───── TEKS SUMBER
Harta Boediono Naik Rp 5 M

Aset kekayaan sejumlah penyelenggara negara mengalami kenaikan. Dalam tempo dua tahun, pundi-pundi harta Gubernur Bank Indonesia (BI) Boediono naik Rp 5 miliar. Pada pelaporan 24 Februari 2006, harta mantan menteri koordinator perekonomian itu "hanya" Rp 13,6 miliar. Sedangkan laporan per 31 Mei 2008, jumlahnya naik menjadi Rp 18,66 miliar dan USD 10 ribu (selengkapnya lihat grafis, Red).

''Kenaikan paling banyak ada pada harta tidak bergerak, terutama dari kenaikan NJOP (nilai jual objek pajak),'' ujar Boediono di gedung Komisi Pemberantasan Korupsi (KPK), kemarin (23/7).
──────────
───── CUPLIKAN DATA
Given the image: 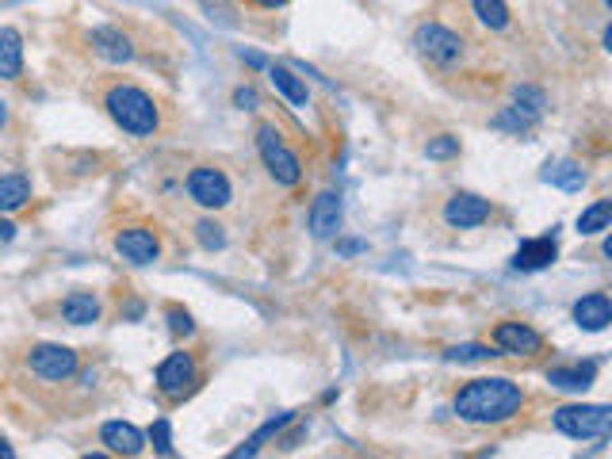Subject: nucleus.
Listing matches in <instances>:
<instances>
[{"mask_svg": "<svg viewBox=\"0 0 612 459\" xmlns=\"http://www.w3.org/2000/svg\"><path fill=\"white\" fill-rule=\"evenodd\" d=\"M552 421L570 440H601L612 429V409L608 406H559Z\"/></svg>", "mask_w": 612, "mask_h": 459, "instance_id": "nucleus-4", "label": "nucleus"}, {"mask_svg": "<svg viewBox=\"0 0 612 459\" xmlns=\"http://www.w3.org/2000/svg\"><path fill=\"white\" fill-rule=\"evenodd\" d=\"M23 70V39L15 27H0V80H15Z\"/></svg>", "mask_w": 612, "mask_h": 459, "instance_id": "nucleus-17", "label": "nucleus"}, {"mask_svg": "<svg viewBox=\"0 0 612 459\" xmlns=\"http://www.w3.org/2000/svg\"><path fill=\"white\" fill-rule=\"evenodd\" d=\"M100 445H107L111 455H142L146 452V436L131 421H104Z\"/></svg>", "mask_w": 612, "mask_h": 459, "instance_id": "nucleus-12", "label": "nucleus"}, {"mask_svg": "<svg viewBox=\"0 0 612 459\" xmlns=\"http://www.w3.org/2000/svg\"><path fill=\"white\" fill-rule=\"evenodd\" d=\"M27 368L46 383H66L77 375L80 356L73 349H66V344H35V349L27 352Z\"/></svg>", "mask_w": 612, "mask_h": 459, "instance_id": "nucleus-7", "label": "nucleus"}, {"mask_svg": "<svg viewBox=\"0 0 612 459\" xmlns=\"http://www.w3.org/2000/svg\"><path fill=\"white\" fill-rule=\"evenodd\" d=\"M241 58H246V61L253 65V70H264V58H261V54H241Z\"/></svg>", "mask_w": 612, "mask_h": 459, "instance_id": "nucleus-36", "label": "nucleus"}, {"mask_svg": "<svg viewBox=\"0 0 612 459\" xmlns=\"http://www.w3.org/2000/svg\"><path fill=\"white\" fill-rule=\"evenodd\" d=\"M521 409H524V390L513 379H502V375L471 379L456 395L459 421H471V425H502L517 417Z\"/></svg>", "mask_w": 612, "mask_h": 459, "instance_id": "nucleus-1", "label": "nucleus"}, {"mask_svg": "<svg viewBox=\"0 0 612 459\" xmlns=\"http://www.w3.org/2000/svg\"><path fill=\"white\" fill-rule=\"evenodd\" d=\"M425 154H429V161H448V157H456V154H459V138H452V135L432 138V142L425 145Z\"/></svg>", "mask_w": 612, "mask_h": 459, "instance_id": "nucleus-30", "label": "nucleus"}, {"mask_svg": "<svg viewBox=\"0 0 612 459\" xmlns=\"http://www.w3.org/2000/svg\"><path fill=\"white\" fill-rule=\"evenodd\" d=\"M0 459H12V448L5 445V440H0Z\"/></svg>", "mask_w": 612, "mask_h": 459, "instance_id": "nucleus-39", "label": "nucleus"}, {"mask_svg": "<svg viewBox=\"0 0 612 459\" xmlns=\"http://www.w3.org/2000/svg\"><path fill=\"white\" fill-rule=\"evenodd\" d=\"M150 440H153V448H157L161 455H172V436H169V421H165V417H161V421H153Z\"/></svg>", "mask_w": 612, "mask_h": 459, "instance_id": "nucleus-32", "label": "nucleus"}, {"mask_svg": "<svg viewBox=\"0 0 612 459\" xmlns=\"http://www.w3.org/2000/svg\"><path fill=\"white\" fill-rule=\"evenodd\" d=\"M199 387V364L191 352H169L157 364V390L169 402H184Z\"/></svg>", "mask_w": 612, "mask_h": 459, "instance_id": "nucleus-5", "label": "nucleus"}, {"mask_svg": "<svg viewBox=\"0 0 612 459\" xmlns=\"http://www.w3.org/2000/svg\"><path fill=\"white\" fill-rule=\"evenodd\" d=\"M104 108L111 119L134 138H150L161 126V108L153 104V96L138 85H111L104 96Z\"/></svg>", "mask_w": 612, "mask_h": 459, "instance_id": "nucleus-2", "label": "nucleus"}, {"mask_svg": "<svg viewBox=\"0 0 612 459\" xmlns=\"http://www.w3.org/2000/svg\"><path fill=\"white\" fill-rule=\"evenodd\" d=\"M598 379V364H570V368H552L547 371V383L559 387V390H586Z\"/></svg>", "mask_w": 612, "mask_h": 459, "instance_id": "nucleus-18", "label": "nucleus"}, {"mask_svg": "<svg viewBox=\"0 0 612 459\" xmlns=\"http://www.w3.org/2000/svg\"><path fill=\"white\" fill-rule=\"evenodd\" d=\"M413 46H417V54H422L425 61L432 65H440V70H448V65H456L463 58V39L456 35L452 27H444L437 20H429L413 31Z\"/></svg>", "mask_w": 612, "mask_h": 459, "instance_id": "nucleus-6", "label": "nucleus"}, {"mask_svg": "<svg viewBox=\"0 0 612 459\" xmlns=\"http://www.w3.org/2000/svg\"><path fill=\"white\" fill-rule=\"evenodd\" d=\"M494 344L505 356H536V352H543V337L524 322H497L494 325Z\"/></svg>", "mask_w": 612, "mask_h": 459, "instance_id": "nucleus-10", "label": "nucleus"}, {"mask_svg": "<svg viewBox=\"0 0 612 459\" xmlns=\"http://www.w3.org/2000/svg\"><path fill=\"white\" fill-rule=\"evenodd\" d=\"M249 5H253V8H283L287 0H249Z\"/></svg>", "mask_w": 612, "mask_h": 459, "instance_id": "nucleus-34", "label": "nucleus"}, {"mask_svg": "<svg viewBox=\"0 0 612 459\" xmlns=\"http://www.w3.org/2000/svg\"><path fill=\"white\" fill-rule=\"evenodd\" d=\"M92 51L104 61H131L134 42H131V35H123L119 27H96L92 31Z\"/></svg>", "mask_w": 612, "mask_h": 459, "instance_id": "nucleus-16", "label": "nucleus"}, {"mask_svg": "<svg viewBox=\"0 0 612 459\" xmlns=\"http://www.w3.org/2000/svg\"><path fill=\"white\" fill-rule=\"evenodd\" d=\"M287 421H295V414H280V417H272V421L264 425V429H261V433H256V436L249 440L246 448H237V452H234V459H241V455H253V452H261V445H264V440H268V436H276V433L283 429Z\"/></svg>", "mask_w": 612, "mask_h": 459, "instance_id": "nucleus-26", "label": "nucleus"}, {"mask_svg": "<svg viewBox=\"0 0 612 459\" xmlns=\"http://www.w3.org/2000/svg\"><path fill=\"white\" fill-rule=\"evenodd\" d=\"M256 150H261L264 169H268V176L276 180V184L295 188L299 180H302V165H299V157L292 154V145L283 142V135H280V126H276V123H261V126H256Z\"/></svg>", "mask_w": 612, "mask_h": 459, "instance_id": "nucleus-3", "label": "nucleus"}, {"mask_svg": "<svg viewBox=\"0 0 612 459\" xmlns=\"http://www.w3.org/2000/svg\"><path fill=\"white\" fill-rule=\"evenodd\" d=\"M12 234H15V226H12V222H0V241H12Z\"/></svg>", "mask_w": 612, "mask_h": 459, "instance_id": "nucleus-35", "label": "nucleus"}, {"mask_svg": "<svg viewBox=\"0 0 612 459\" xmlns=\"http://www.w3.org/2000/svg\"><path fill=\"white\" fill-rule=\"evenodd\" d=\"M555 257H559L555 238H533V241H524L521 249L513 253V268L517 272H540L547 265H555Z\"/></svg>", "mask_w": 612, "mask_h": 459, "instance_id": "nucleus-15", "label": "nucleus"}, {"mask_svg": "<svg viewBox=\"0 0 612 459\" xmlns=\"http://www.w3.org/2000/svg\"><path fill=\"white\" fill-rule=\"evenodd\" d=\"M543 180L547 184H559L562 192H578L586 184V169L578 165V161H555V165H547Z\"/></svg>", "mask_w": 612, "mask_h": 459, "instance_id": "nucleus-22", "label": "nucleus"}, {"mask_svg": "<svg viewBox=\"0 0 612 459\" xmlns=\"http://www.w3.org/2000/svg\"><path fill=\"white\" fill-rule=\"evenodd\" d=\"M196 238H199V245L203 249H222L227 245V234H222V226L218 222H211V219H203V222H196Z\"/></svg>", "mask_w": 612, "mask_h": 459, "instance_id": "nucleus-29", "label": "nucleus"}, {"mask_svg": "<svg viewBox=\"0 0 612 459\" xmlns=\"http://www.w3.org/2000/svg\"><path fill=\"white\" fill-rule=\"evenodd\" d=\"M61 318L70 325H92L100 318V303H96V295H88V291H73V295H66V303H61Z\"/></svg>", "mask_w": 612, "mask_h": 459, "instance_id": "nucleus-20", "label": "nucleus"}, {"mask_svg": "<svg viewBox=\"0 0 612 459\" xmlns=\"http://www.w3.org/2000/svg\"><path fill=\"white\" fill-rule=\"evenodd\" d=\"M478 23L487 31H505L509 27V5L505 0H471Z\"/></svg>", "mask_w": 612, "mask_h": 459, "instance_id": "nucleus-23", "label": "nucleus"}, {"mask_svg": "<svg viewBox=\"0 0 612 459\" xmlns=\"http://www.w3.org/2000/svg\"><path fill=\"white\" fill-rule=\"evenodd\" d=\"M116 253L131 265H153L161 260V238L150 226H123L116 234Z\"/></svg>", "mask_w": 612, "mask_h": 459, "instance_id": "nucleus-9", "label": "nucleus"}, {"mask_svg": "<svg viewBox=\"0 0 612 459\" xmlns=\"http://www.w3.org/2000/svg\"><path fill=\"white\" fill-rule=\"evenodd\" d=\"M444 219H448V226H456V230H475V226H482V222L490 219V203L482 200V195L459 192V195L448 200Z\"/></svg>", "mask_w": 612, "mask_h": 459, "instance_id": "nucleus-11", "label": "nucleus"}, {"mask_svg": "<svg viewBox=\"0 0 612 459\" xmlns=\"http://www.w3.org/2000/svg\"><path fill=\"white\" fill-rule=\"evenodd\" d=\"M31 200V180L23 173L0 176V211H20Z\"/></svg>", "mask_w": 612, "mask_h": 459, "instance_id": "nucleus-21", "label": "nucleus"}, {"mask_svg": "<svg viewBox=\"0 0 612 459\" xmlns=\"http://www.w3.org/2000/svg\"><path fill=\"white\" fill-rule=\"evenodd\" d=\"M268 80H272V89H276L292 108H306V104H311L306 85H302V80H299L292 70H287V65H268Z\"/></svg>", "mask_w": 612, "mask_h": 459, "instance_id": "nucleus-19", "label": "nucleus"}, {"mask_svg": "<svg viewBox=\"0 0 612 459\" xmlns=\"http://www.w3.org/2000/svg\"><path fill=\"white\" fill-rule=\"evenodd\" d=\"M513 108H517L521 115H528V119H540L543 115V108H547V96L540 92V89H533V85H521L517 92H513Z\"/></svg>", "mask_w": 612, "mask_h": 459, "instance_id": "nucleus-25", "label": "nucleus"}, {"mask_svg": "<svg viewBox=\"0 0 612 459\" xmlns=\"http://www.w3.org/2000/svg\"><path fill=\"white\" fill-rule=\"evenodd\" d=\"M608 222H612V203H608V200H598L593 207H586L582 215H578V234L593 238V234H601V230H608Z\"/></svg>", "mask_w": 612, "mask_h": 459, "instance_id": "nucleus-24", "label": "nucleus"}, {"mask_svg": "<svg viewBox=\"0 0 612 459\" xmlns=\"http://www.w3.org/2000/svg\"><path fill=\"white\" fill-rule=\"evenodd\" d=\"M337 230H341V195L321 192L311 203V234L314 238H333Z\"/></svg>", "mask_w": 612, "mask_h": 459, "instance_id": "nucleus-14", "label": "nucleus"}, {"mask_svg": "<svg viewBox=\"0 0 612 459\" xmlns=\"http://www.w3.org/2000/svg\"><path fill=\"white\" fill-rule=\"evenodd\" d=\"M490 123H494L497 130H513V135H524V130L533 126V119H528V115H521L517 108H505V111H497Z\"/></svg>", "mask_w": 612, "mask_h": 459, "instance_id": "nucleus-28", "label": "nucleus"}, {"mask_svg": "<svg viewBox=\"0 0 612 459\" xmlns=\"http://www.w3.org/2000/svg\"><path fill=\"white\" fill-rule=\"evenodd\" d=\"M360 249H364L360 241H341V253H360Z\"/></svg>", "mask_w": 612, "mask_h": 459, "instance_id": "nucleus-37", "label": "nucleus"}, {"mask_svg": "<svg viewBox=\"0 0 612 459\" xmlns=\"http://www.w3.org/2000/svg\"><path fill=\"white\" fill-rule=\"evenodd\" d=\"M574 322L582 325L586 333H601V330H608V322H612V303H608V295H605V291L582 295V299L574 303Z\"/></svg>", "mask_w": 612, "mask_h": 459, "instance_id": "nucleus-13", "label": "nucleus"}, {"mask_svg": "<svg viewBox=\"0 0 612 459\" xmlns=\"http://www.w3.org/2000/svg\"><path fill=\"white\" fill-rule=\"evenodd\" d=\"M494 352L487 344H456V349H448L444 360H452V364H478V360H490Z\"/></svg>", "mask_w": 612, "mask_h": 459, "instance_id": "nucleus-27", "label": "nucleus"}, {"mask_svg": "<svg viewBox=\"0 0 612 459\" xmlns=\"http://www.w3.org/2000/svg\"><path fill=\"white\" fill-rule=\"evenodd\" d=\"M234 104H237L241 111H253L256 104H261V96H256L253 89H237V92H234Z\"/></svg>", "mask_w": 612, "mask_h": 459, "instance_id": "nucleus-33", "label": "nucleus"}, {"mask_svg": "<svg viewBox=\"0 0 612 459\" xmlns=\"http://www.w3.org/2000/svg\"><path fill=\"white\" fill-rule=\"evenodd\" d=\"M169 330H172L176 337H191V333H196V322H191L188 310L169 306Z\"/></svg>", "mask_w": 612, "mask_h": 459, "instance_id": "nucleus-31", "label": "nucleus"}, {"mask_svg": "<svg viewBox=\"0 0 612 459\" xmlns=\"http://www.w3.org/2000/svg\"><path fill=\"white\" fill-rule=\"evenodd\" d=\"M5 126H8V104L0 100V130H5Z\"/></svg>", "mask_w": 612, "mask_h": 459, "instance_id": "nucleus-38", "label": "nucleus"}, {"mask_svg": "<svg viewBox=\"0 0 612 459\" xmlns=\"http://www.w3.org/2000/svg\"><path fill=\"white\" fill-rule=\"evenodd\" d=\"M188 195L199 207L218 211V207L230 203V180H227V173L215 169V165H199V169L188 173Z\"/></svg>", "mask_w": 612, "mask_h": 459, "instance_id": "nucleus-8", "label": "nucleus"}]
</instances>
──────────
YANG HARUS DIKERJAKAN
• 1. Terjemahkan kalimat "Aset kekayaan sejumlah penyelenggara negara mengalami kenaikan." dari teks tentang harta Boediono ke dalam bahasa Inggris.
• 2. Untuk setiap pernyataan berikut, nyatakan ya atau tidak sesuai teks tentang harta Boediono, disertai kutipan kata-kata penentu dari teks tersebut. (a) Menurut laporan per 31 Mei 2008, harta Boediono berjumlah Rp 18,66 miliar dan USD 10 ribu. (b) Menurut Boediono, kenaikan terbesar berasal dari harta bergerak. (c) Boediono memberikan keterangan di gedung Bank Indonesia.

KUMPULAN JAWABAN
• 1. The wealth of a number of state officials has increased.

• 2.
(a) Ya: "laporan per 31 Mei 2008, jumlahnya naik menjadi Rp 18,66 miliar dan USD 10 ribu"
(b) Tidak: "Kenaikan paling banyak ada pada harta tidak bergerak"
(c) Tidak: "ujar Boediono di gedung Komisi Pemberantasan Korupsi (KPK)"